‘Milat’a karşı ‘değişim’in seçimi

Mustafa Karaalioğlu

Bir seçimi değerli kılan, ona tarihi önem veya milat olmak gibi sıfatlar bahşeden şey, o seçimin taşıdığı “değişim vizyonu” kapasitesidir. Seçim ülkenin önüne yeni ufuklar açıyorsa, kötü gidişi değiştiriyorsa ve huzuru geri getiriyorsa kesinlikle bir milattır. Türkiye özelinde milat; ekonomik krizin bitirecek, hukuku üstün kılacak, diplomasideki geri gidişe son verecek; muhakkak yolsuzluğu ve liyakatsizliği tarihe gömecek yeni bir dönemin kapısını aralamak demektir.

Atmosfer değişmiyorsa, nefes alıp vermek kolaylaşmıyorsa, hava tazelenmiyorsa; ne milattan bahis olur ne de değişimden… O seçim, seçimlerden bir seçim olur gider, sadece.
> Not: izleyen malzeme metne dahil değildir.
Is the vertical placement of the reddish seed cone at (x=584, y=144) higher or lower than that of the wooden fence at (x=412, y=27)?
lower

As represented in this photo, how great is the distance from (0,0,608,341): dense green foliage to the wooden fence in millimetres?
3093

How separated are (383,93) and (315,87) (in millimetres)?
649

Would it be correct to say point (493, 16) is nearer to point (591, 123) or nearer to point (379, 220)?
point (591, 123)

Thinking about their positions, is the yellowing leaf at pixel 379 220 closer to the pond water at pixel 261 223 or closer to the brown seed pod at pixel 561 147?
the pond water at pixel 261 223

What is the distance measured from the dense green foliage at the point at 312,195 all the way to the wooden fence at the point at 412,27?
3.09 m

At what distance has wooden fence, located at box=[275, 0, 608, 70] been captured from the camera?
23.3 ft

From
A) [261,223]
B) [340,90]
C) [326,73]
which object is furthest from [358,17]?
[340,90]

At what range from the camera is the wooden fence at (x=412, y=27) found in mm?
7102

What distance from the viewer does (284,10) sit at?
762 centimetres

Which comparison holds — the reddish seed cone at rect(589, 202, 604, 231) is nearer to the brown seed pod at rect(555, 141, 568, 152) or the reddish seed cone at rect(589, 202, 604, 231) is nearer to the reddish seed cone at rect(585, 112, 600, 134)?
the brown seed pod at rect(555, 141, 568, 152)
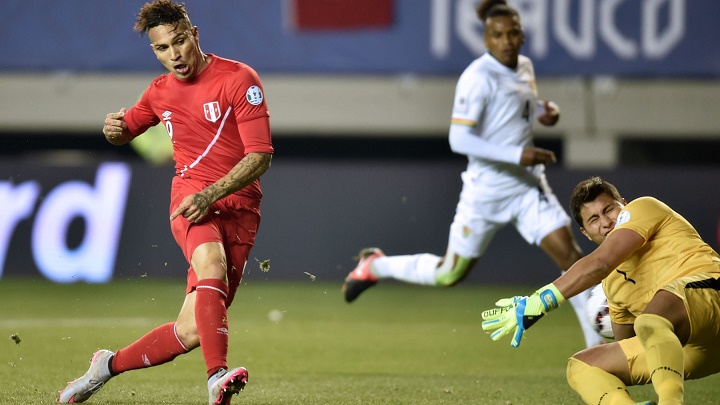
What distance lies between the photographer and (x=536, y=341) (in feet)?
28.6

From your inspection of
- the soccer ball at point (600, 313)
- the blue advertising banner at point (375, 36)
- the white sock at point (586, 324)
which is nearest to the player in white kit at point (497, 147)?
the white sock at point (586, 324)

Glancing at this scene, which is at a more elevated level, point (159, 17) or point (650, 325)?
point (159, 17)

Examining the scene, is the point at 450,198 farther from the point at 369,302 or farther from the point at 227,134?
the point at 227,134

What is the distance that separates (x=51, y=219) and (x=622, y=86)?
7.22m

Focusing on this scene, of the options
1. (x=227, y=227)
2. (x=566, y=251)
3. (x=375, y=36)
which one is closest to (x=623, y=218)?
(x=227, y=227)

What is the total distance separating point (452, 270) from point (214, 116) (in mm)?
3018

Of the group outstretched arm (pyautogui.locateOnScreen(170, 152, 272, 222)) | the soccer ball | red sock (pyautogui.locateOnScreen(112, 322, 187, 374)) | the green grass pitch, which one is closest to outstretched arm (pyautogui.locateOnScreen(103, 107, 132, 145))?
outstretched arm (pyautogui.locateOnScreen(170, 152, 272, 222))

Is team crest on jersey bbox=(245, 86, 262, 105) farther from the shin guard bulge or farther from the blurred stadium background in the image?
the blurred stadium background

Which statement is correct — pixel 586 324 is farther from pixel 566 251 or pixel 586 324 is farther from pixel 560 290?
pixel 560 290

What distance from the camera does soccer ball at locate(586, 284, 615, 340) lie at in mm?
5613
Türkiye’nin “tarihi” öneme sahip, “milat” değerinde seçimleri olmuştur. AK Parti’ye de böyle seçimleri kazanmak nasip oldu. Ama kazanılan her seçim o değeri taşımaz. AK Parti ve Erdoğan, özellikle son birkaç seçimi -daha çok 2011 sonrası seçimleri- bu şekilde isimlendirmekte cömert davrandı. İşler kötüye gittikçe, seçimi atfedilen önem ve sıfatların sayısı da arttı. İktidarı koruma kaygısı derinleştikçe, seçim daha önce hiç akla gelmeyen birtakım kavramları taşıyan bir kutsallık kazandı. Başlangıçta yatırım, kalkınma, iyi bir ekonomi, hukuk ve özgürlük vaadinin aracı olan sandık, giderek ülkenin bekasının, dış güçlerle mücadelenin, karanlık odaklarla kapışmanın sembolü haline geldi. İnsanlar da buna kolaylıkla inandı. Türkiye kötüye gittikçe, içeride fakirleşme yaygınlaştıkça, dünyada itibar azaldıkça ve yozlaşma her tarafı tuttukça bütün bunların aslında bir dış güç komplosu olduğuna inanan büyük bir kitle, her seçime tarihi önem duygusuyla sarıldı.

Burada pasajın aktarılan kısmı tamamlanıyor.